Since editing texts is something which quite a few users of ConTeXt are involved in, it makes sense to think about ways in which xml documents which follow the TEI guideline can be typeset with ConTeXt. We would invite users to keep a few caveats in mind:
- The TEI guidelines are very detailed because they try to cater to a large number of needs. Most users will only need a small subset of the tags and attributes which the guidelines offer. It would not make sense to try and provide a monolithic solution that defines all TEI tags; instead, localized ConTeXt style sheets are necessary which will define a subset which is relevant for a number of texts with similar features.
- Even with this huge number of tags, TEI does not expect to be sufficient for every text. Users are encouraged to develop their own styles; again, this necessitates special ConTeXt style sheets to process such adaptations.
- Encoding and typesetting texts in xml is an ongoing process. As you go forward in your edition, you realize that you need more tags, that you need to distinguish more special cases, that you want to add more information to your edition.
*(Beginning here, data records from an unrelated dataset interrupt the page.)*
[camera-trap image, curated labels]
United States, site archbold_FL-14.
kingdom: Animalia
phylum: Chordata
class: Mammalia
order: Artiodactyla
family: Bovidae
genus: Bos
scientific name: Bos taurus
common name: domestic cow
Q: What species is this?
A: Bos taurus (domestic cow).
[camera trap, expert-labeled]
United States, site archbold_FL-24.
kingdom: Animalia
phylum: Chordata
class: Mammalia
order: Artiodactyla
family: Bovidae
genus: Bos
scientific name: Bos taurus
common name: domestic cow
This means that you will have to go back and forth between your xml file and the ConTeXt style and adapt both to your needs.
All of which means that the following paragraphs are just the first step in an ongoing attempt. I (Thomas) have written down a setup for a text that I am editing (for those who are interested: the Lives of the Sophists by Philostratus). I fully expect this to be a community effort: as others use TEI xml, they will discover new ways of handling things, will want to add features or add examples for other sorts of texts. My example is meant to start the discussion. Since those who edit texts usually have a background in the humanities, not in programming, I have added lengthy comments which will explain every step.